##### Passage shown #####

It’s been over a week since Treasury Secretary Tim Geithner announced his Public-Private Partnership Investment Program designed to help the banks dump their “toxic assets”. As of late, the plan has received some much deserved criticism. Upon closer review, It’s my opinion that the plan won’t work in its current form because it fails to address one major question.

“What if the banks colluded to create a market price for these assets that is much higher than their actual value?”

Let’s not forget that we still have some very smart people working at this nation’s banks and they are working around the clock to find out the best way to take advantage of these new government programs. Although banks wont be allowed to bid on their own assets as part of the auctions, what is going prevent banks from setting up special entities to bid for them in the auctions or paying a hedge fun a “management fee” to bid for them on their behalf?

Let’s say that through this partnership a bank is able to sell an asset at 60 cents instead of the 30 cents that they probably are worth. If the bank only put up 5 cents worth of equity, the taxpayers would be on the hook for the remaining 25 cents of losses. If we didn’t have the partnership, and the government made the mistake of purchasing the assets at 40 cents, the taxpayer would only lose 10 cents.

##### Exercise data #####

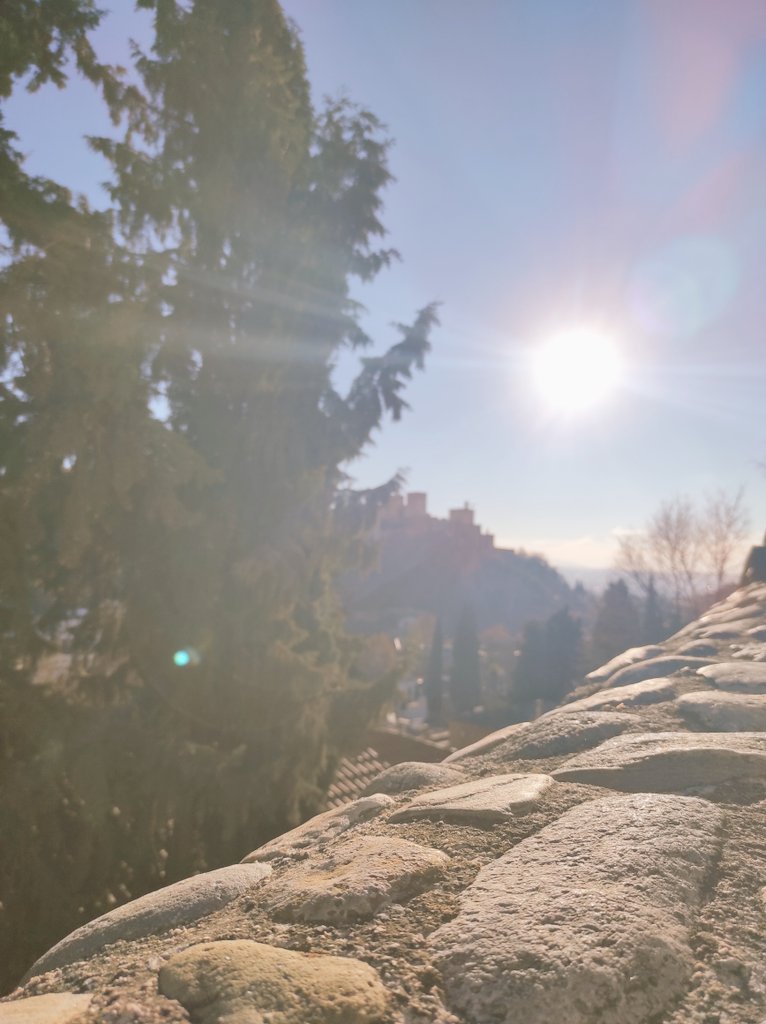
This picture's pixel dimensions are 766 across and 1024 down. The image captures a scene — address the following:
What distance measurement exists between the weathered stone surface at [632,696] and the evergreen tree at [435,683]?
27217 mm

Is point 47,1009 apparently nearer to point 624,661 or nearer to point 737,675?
point 737,675

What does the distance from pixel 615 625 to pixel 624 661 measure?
2136cm

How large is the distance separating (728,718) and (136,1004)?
2.27 metres

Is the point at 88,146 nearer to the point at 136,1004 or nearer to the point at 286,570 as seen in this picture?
the point at 286,570

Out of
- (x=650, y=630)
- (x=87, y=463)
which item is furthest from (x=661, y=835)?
(x=650, y=630)

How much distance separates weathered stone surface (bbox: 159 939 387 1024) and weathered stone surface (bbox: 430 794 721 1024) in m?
0.16

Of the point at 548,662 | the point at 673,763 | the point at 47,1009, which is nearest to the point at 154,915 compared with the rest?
the point at 47,1009

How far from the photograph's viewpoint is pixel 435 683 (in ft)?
98.7

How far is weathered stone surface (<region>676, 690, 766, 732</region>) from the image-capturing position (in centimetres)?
239

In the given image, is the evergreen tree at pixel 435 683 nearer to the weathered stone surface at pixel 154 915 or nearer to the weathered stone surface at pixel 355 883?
the weathered stone surface at pixel 154 915

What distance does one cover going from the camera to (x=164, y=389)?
6887 mm

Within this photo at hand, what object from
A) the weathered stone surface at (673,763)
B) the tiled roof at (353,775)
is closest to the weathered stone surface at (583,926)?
the weathered stone surface at (673,763)

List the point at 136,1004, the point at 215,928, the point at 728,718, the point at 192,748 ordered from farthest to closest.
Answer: the point at 192,748, the point at 728,718, the point at 215,928, the point at 136,1004

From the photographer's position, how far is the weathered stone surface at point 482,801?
69.6 inches
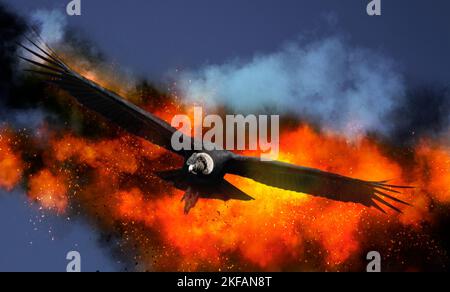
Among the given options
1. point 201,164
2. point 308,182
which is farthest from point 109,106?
point 308,182

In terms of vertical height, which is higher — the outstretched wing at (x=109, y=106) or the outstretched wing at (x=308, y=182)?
the outstretched wing at (x=109, y=106)

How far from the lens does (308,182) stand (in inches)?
729

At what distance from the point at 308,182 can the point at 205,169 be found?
2949mm

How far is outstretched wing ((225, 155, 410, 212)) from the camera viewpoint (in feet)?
58.7

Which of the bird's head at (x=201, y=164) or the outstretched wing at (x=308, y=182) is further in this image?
the outstretched wing at (x=308, y=182)

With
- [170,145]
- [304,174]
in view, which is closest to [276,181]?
[304,174]

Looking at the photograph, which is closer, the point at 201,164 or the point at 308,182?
the point at 201,164

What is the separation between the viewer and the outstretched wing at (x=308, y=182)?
1789 centimetres

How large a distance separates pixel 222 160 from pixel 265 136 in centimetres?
726

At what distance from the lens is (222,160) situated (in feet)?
58.7

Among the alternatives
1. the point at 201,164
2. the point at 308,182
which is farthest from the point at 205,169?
the point at 308,182

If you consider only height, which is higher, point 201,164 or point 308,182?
point 201,164

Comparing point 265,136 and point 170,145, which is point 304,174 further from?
point 265,136

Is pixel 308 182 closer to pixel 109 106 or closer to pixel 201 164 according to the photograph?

#####

• **Description of the task**
Please rewrite the passage on the toxic-asset plan from "Let’s not forget" up to and including "lose 10 cents.", replacing "auctions" with "sales". The recorded data is separate material and has no connection to the passage on the toxic-asset plan.

• **Reply to the task**
Let’s not forget that we still have some very smart people working at this nation’s banks and they are working around the clock to find out the best way to take advantage of these new government programs. Although banks wont be allowed to bid on their own assets as part of the sales, what is going prevent banks from setting up special entities to bid for them in the sales or paying a hedge fun a “management fee” to bid for them on their behalf?

Let’s say that through this partnership a bank is able to sell an asset at 60 cents instead of the 30 cents that they probably are worth. If the bank only put up 5 cents worth of equity, the taxpayers would be on the hook for the remaining 25 cents of losses. If we didn’t have the partnership, and the government made the mistake of purchasing the assets at 40 cents, the taxpayer would only lose 10 cents.